Лев Осповат - Диего Ривера
Гордыня забушевала в Диего. Никем из современников он так не восторгался, как этим уверенным мастером, ни одному так не завидовал втайне — завидовал тем острее, что ревниво чувствовал в нем немало родственного: испанские корни, уроки Эль Греко, влечение к примитивам древних культур… Но насколько же смелее, независимее самоосуществлялся Пикассо! Будучи лишь пятью годами старше Диего, он успел уже занять одно из первых мест в европейской живописи, заставил публику считаться с собой. Всего удивительней было бесстрашие, с каким Пикассо отбрасывал собственные, приносившие ему успех решения, каждого из которых другому художнику хватило бы на всю жизнь, и снова пускался в неизвестность, сбивая с толку подражателей, и вновь выходил победителем… И перед этим-то счастливцем предстать в роли смиренного ученика?!

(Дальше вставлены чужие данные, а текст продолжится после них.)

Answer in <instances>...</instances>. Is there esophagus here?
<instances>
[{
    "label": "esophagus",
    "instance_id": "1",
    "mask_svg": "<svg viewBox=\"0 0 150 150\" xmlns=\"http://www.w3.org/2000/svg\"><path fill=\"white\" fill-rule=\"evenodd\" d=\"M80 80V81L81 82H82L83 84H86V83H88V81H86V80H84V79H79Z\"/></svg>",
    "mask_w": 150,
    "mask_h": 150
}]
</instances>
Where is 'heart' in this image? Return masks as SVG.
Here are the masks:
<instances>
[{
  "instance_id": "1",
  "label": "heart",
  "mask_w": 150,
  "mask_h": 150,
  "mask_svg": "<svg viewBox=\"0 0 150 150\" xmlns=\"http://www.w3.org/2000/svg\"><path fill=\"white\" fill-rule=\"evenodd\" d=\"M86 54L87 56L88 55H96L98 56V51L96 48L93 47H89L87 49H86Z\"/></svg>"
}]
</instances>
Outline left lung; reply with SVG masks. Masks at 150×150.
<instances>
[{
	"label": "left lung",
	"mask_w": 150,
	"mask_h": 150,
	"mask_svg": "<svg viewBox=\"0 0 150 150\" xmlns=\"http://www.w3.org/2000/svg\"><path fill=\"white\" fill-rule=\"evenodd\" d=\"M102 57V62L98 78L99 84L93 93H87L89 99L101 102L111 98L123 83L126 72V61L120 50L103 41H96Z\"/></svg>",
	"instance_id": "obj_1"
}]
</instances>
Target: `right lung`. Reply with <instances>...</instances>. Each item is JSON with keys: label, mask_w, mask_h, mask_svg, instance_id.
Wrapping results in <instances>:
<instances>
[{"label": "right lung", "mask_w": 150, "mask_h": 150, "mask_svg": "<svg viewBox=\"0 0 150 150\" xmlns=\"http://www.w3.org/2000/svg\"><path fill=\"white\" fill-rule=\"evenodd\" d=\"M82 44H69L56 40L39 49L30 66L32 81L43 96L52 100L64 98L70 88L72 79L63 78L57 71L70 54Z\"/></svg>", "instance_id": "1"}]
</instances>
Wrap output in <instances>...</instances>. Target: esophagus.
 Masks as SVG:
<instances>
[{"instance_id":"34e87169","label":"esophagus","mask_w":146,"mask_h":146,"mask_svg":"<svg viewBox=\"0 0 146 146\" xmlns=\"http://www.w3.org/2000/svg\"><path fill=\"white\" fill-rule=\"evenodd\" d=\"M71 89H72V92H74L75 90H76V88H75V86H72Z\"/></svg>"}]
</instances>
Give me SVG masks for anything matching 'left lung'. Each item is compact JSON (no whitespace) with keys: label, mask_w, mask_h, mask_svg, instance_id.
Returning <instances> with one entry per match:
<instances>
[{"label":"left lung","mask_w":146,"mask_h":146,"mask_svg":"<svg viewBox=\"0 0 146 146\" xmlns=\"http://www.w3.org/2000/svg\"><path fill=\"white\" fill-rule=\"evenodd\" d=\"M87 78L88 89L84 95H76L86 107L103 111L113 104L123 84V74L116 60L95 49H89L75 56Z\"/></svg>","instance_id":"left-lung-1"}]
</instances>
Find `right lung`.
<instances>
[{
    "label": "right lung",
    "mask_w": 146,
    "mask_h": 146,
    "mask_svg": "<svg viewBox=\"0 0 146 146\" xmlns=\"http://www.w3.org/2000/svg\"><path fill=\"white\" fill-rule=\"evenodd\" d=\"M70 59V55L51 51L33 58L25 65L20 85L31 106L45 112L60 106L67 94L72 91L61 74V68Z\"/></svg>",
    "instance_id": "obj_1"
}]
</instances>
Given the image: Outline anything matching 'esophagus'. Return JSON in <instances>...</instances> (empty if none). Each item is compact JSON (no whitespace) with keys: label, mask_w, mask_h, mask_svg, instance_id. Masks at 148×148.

Однако новые приятели не унимались: кубизм переживал застой и нуждался в притоке свежих сил — нужно было понадежнее закрепить переход талантливого мексиканца на их сторону. Мартовским утром 1914 года в мастерскую Диего, которому в это время позировали два японских художника — Фудзита и Кавасима, ворвался темпераментный чилиец Ортис де Сарате и заорал с порога:
— Пикассо сказал, что, если ты сейчас же не придешь к нему, он явится к тебе сам!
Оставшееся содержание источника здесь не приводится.